**Görev Özeti:** Aşağıdaki listenin tamamını, her satır ayrı bir dize olacak biçimde bir JSON dizisine dönüştürün. Boş satırları atlayın ve resimleri yanıta almayın.

(Veri kümesi öğeleri)
# # # # # # #

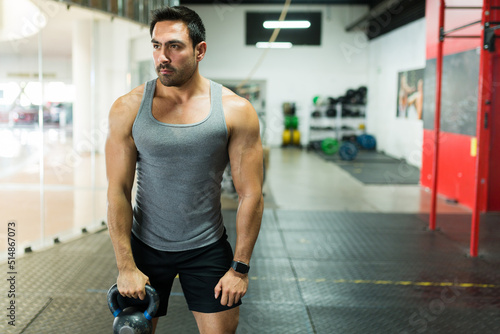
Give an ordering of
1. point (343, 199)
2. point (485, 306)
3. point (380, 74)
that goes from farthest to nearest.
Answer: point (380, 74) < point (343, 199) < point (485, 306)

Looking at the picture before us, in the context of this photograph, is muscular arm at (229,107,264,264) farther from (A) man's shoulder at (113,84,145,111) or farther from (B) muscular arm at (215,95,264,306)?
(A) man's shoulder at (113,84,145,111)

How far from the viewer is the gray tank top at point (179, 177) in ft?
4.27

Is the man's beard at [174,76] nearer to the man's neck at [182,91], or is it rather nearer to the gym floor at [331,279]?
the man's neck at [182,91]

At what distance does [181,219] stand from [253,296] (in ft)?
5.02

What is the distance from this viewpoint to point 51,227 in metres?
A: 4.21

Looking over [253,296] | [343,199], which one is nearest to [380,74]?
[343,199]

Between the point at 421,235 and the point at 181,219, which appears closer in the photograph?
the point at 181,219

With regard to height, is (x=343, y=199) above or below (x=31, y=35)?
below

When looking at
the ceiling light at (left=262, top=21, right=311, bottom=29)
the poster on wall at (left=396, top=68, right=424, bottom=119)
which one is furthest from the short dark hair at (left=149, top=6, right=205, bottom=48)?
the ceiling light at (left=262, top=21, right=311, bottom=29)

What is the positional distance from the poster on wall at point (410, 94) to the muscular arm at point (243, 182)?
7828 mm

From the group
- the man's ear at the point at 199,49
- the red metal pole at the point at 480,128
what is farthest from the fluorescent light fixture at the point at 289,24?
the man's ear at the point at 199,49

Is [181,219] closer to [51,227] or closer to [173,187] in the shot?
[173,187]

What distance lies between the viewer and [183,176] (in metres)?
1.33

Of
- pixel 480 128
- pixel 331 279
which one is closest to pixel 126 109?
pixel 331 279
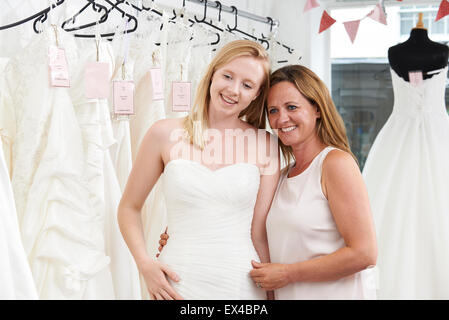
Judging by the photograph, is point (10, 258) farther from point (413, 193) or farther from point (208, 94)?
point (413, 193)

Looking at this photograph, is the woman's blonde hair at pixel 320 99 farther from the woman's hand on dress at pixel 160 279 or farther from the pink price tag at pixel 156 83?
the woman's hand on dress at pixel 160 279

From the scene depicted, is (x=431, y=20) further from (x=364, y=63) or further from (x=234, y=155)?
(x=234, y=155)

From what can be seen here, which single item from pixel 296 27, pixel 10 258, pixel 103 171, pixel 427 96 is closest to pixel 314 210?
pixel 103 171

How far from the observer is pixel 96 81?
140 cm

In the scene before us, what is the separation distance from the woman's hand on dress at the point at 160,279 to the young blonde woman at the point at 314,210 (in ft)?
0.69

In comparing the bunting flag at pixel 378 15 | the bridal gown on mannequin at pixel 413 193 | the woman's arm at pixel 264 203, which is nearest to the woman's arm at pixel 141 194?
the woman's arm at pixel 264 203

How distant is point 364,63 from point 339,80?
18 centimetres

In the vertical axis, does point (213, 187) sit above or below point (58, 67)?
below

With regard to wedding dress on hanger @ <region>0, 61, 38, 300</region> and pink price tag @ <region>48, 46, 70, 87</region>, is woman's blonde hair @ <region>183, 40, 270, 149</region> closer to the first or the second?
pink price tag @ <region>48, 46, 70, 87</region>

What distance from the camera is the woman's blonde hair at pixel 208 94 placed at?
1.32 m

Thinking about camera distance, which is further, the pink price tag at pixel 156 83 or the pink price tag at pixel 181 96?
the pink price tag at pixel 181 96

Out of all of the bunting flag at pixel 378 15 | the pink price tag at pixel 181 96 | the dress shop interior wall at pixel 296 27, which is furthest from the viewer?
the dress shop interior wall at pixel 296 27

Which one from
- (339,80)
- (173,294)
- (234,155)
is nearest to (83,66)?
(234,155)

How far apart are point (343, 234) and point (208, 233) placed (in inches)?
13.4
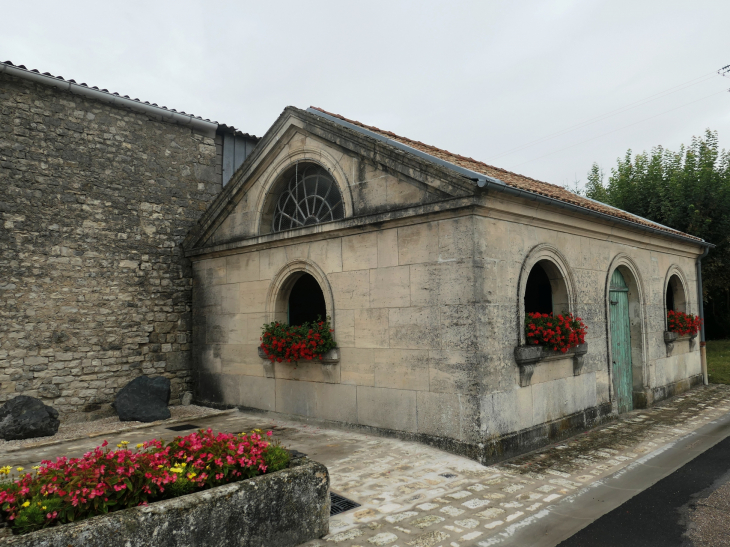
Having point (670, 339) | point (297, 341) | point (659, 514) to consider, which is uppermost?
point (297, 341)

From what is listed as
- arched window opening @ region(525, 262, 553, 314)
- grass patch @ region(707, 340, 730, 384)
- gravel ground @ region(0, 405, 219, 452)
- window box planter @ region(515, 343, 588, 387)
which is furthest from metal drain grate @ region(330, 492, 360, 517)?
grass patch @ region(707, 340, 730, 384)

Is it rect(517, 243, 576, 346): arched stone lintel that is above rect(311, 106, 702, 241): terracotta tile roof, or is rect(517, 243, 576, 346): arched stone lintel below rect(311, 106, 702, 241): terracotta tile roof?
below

# # # # # # #

**Alıştırmanın Yanıtı:**
[
  "Give an ordering of",
  "1. point (343, 199)",
  "2. point (485, 306)",
  "3. point (380, 74)",
  "that goes from farthest to nearest.",
  "Answer: point (380, 74) < point (343, 199) < point (485, 306)",
  "Looking at the picture before us, in the context of this photograph, is muscular arm at (229,107,264,264) farther from (A) man's shoulder at (113,84,145,111) or farther from (B) muscular arm at (215,95,264,306)?",
  "(A) man's shoulder at (113,84,145,111)",
  "How far from the viewer is the gray tank top at point (179, 177) in ft?",
  "4.27",
  "Is the man's beard at [174,76] nearer to the man's neck at [182,91], or is it rather nearer to the gym floor at [331,279]?",
  "the man's neck at [182,91]",
  "At what distance does [181,219] stand from [253,296] (in ft)?",
  "5.02",
  "What is the distance from this viewpoint to point 51,227 in metres?",
  "A: 4.21",
  "Looking over [253,296] | [343,199], which one is nearest to [380,74]?",
  "[343,199]",
  "Between the point at 421,235 and the point at 181,219, which appears closer in the photograph?",
  "the point at 181,219",
  "With regard to height, is (x=343, y=199) above or below (x=31, y=35)?",
  "below",
  "When looking at",
  "the ceiling light at (left=262, top=21, right=311, bottom=29)",
  "the poster on wall at (left=396, top=68, right=424, bottom=119)",
  "which one is furthest from the short dark hair at (left=149, top=6, right=205, bottom=48)?",
  "the ceiling light at (left=262, top=21, right=311, bottom=29)",
  "What is the positional distance from the poster on wall at point (410, 94) to the muscular arm at point (243, 182)?",
  "7828 mm",
  "From the group",
  "- the man's ear at the point at 199,49",
  "- the red metal pole at the point at 480,128",
  "what is farthest from the fluorescent light fixture at the point at 289,24?",
  "the man's ear at the point at 199,49",
  "Is [181,219] closer to [51,227] or closer to [173,187] in the shot?",
  "[173,187]",
  "What distance lies between the viewer and [183,176] (in metres)?",
  "1.33",
  "Of",
  "- pixel 480 128",
  "- pixel 331 279",
  "which one is closest to pixel 126 109?",
  "pixel 331 279",
  "Judging by the photograph, is point (10, 258) farther from point (413, 193) or farther from point (208, 94)?",
  "point (413, 193)",
  "Looking at this photograph, is the woman's blonde hair at pixel 320 99 farther from the woman's hand on dress at pixel 160 279 or farther from the pink price tag at pixel 156 83?",
  "the woman's hand on dress at pixel 160 279",
  "From the scene depicted, is (x=431, y=20) further from (x=364, y=63) or further from (x=234, y=155)?",
  "(x=234, y=155)",
  "From what can be seen here, which single item from pixel 296 27, pixel 10 258, pixel 103 171, pixel 427 96 is closest to pixel 314 210?",
  "pixel 103 171",
  "How far from the observer is pixel 96 81?",
  "140 cm",
  "In the scene before us, what is the separation distance from the woman's hand on dress at the point at 160,279 to the young blonde woman at the point at 314,210 (in ft)?",
  "0.69",
  "In comparing the bunting flag at pixel 378 15 | the bridal gown on mannequin at pixel 413 193 | the woman's arm at pixel 264 203, which is nearest to the woman's arm at pixel 141 194?",
  "the woman's arm at pixel 264 203",
  "How distant is point 364,63 from point 339,80?",
  "18 centimetres",
  "In the vertical axis, does point (213, 187) sit above or below point (58, 67)?",
  "below",
  "With regard to wedding dress on hanger @ <region>0, 61, 38, 300</region> and pink price tag @ <region>48, 46, 70, 87</region>, is woman's blonde hair @ <region>183, 40, 270, 149</region> closer to the first or the second?",
  "pink price tag @ <region>48, 46, 70, 87</region>",
  "What distance from the camera is the woman's blonde hair at pixel 208 94 placed at?",
  "1.32 m",
  "Thinking about camera distance, which is further, the pink price tag at pixel 156 83 or the pink price tag at pixel 181 96?",
  "the pink price tag at pixel 181 96",
  "Out of all of the bunting flag at pixel 378 15 | the pink price tag at pixel 181 96 | the dress shop interior wall at pixel 296 27, which is furthest from the viewer?",
  "the dress shop interior wall at pixel 296 27",
  "Which one from",
  "- (339,80)",
  "- (173,294)",
  "- (234,155)",
  "is nearest to (83,66)?",
  "(234,155)",
  "How far apart are point (343, 234) and point (208, 233) placed (in inches)?",
  "13.4",
  "Having point (670, 339) | point (297, 341) | point (659, 514) to consider, which is uppermost?",
  "point (297, 341)",
  "From what is listed as",
  "- arched window opening @ region(525, 262, 553, 314)",
  "- grass patch @ region(707, 340, 730, 384)",
  "- gravel ground @ region(0, 405, 219, 452)",
  "- window box planter @ region(515, 343, 588, 387)",
  "which is furthest from metal drain grate @ region(330, 492, 360, 517)?",
  "grass patch @ region(707, 340, 730, 384)",
  "Is it rect(517, 243, 576, 346): arched stone lintel that is above rect(311, 106, 702, 241): terracotta tile roof, or is rect(517, 243, 576, 346): arched stone lintel below rect(311, 106, 702, 241): terracotta tile roof?",
  "below"
]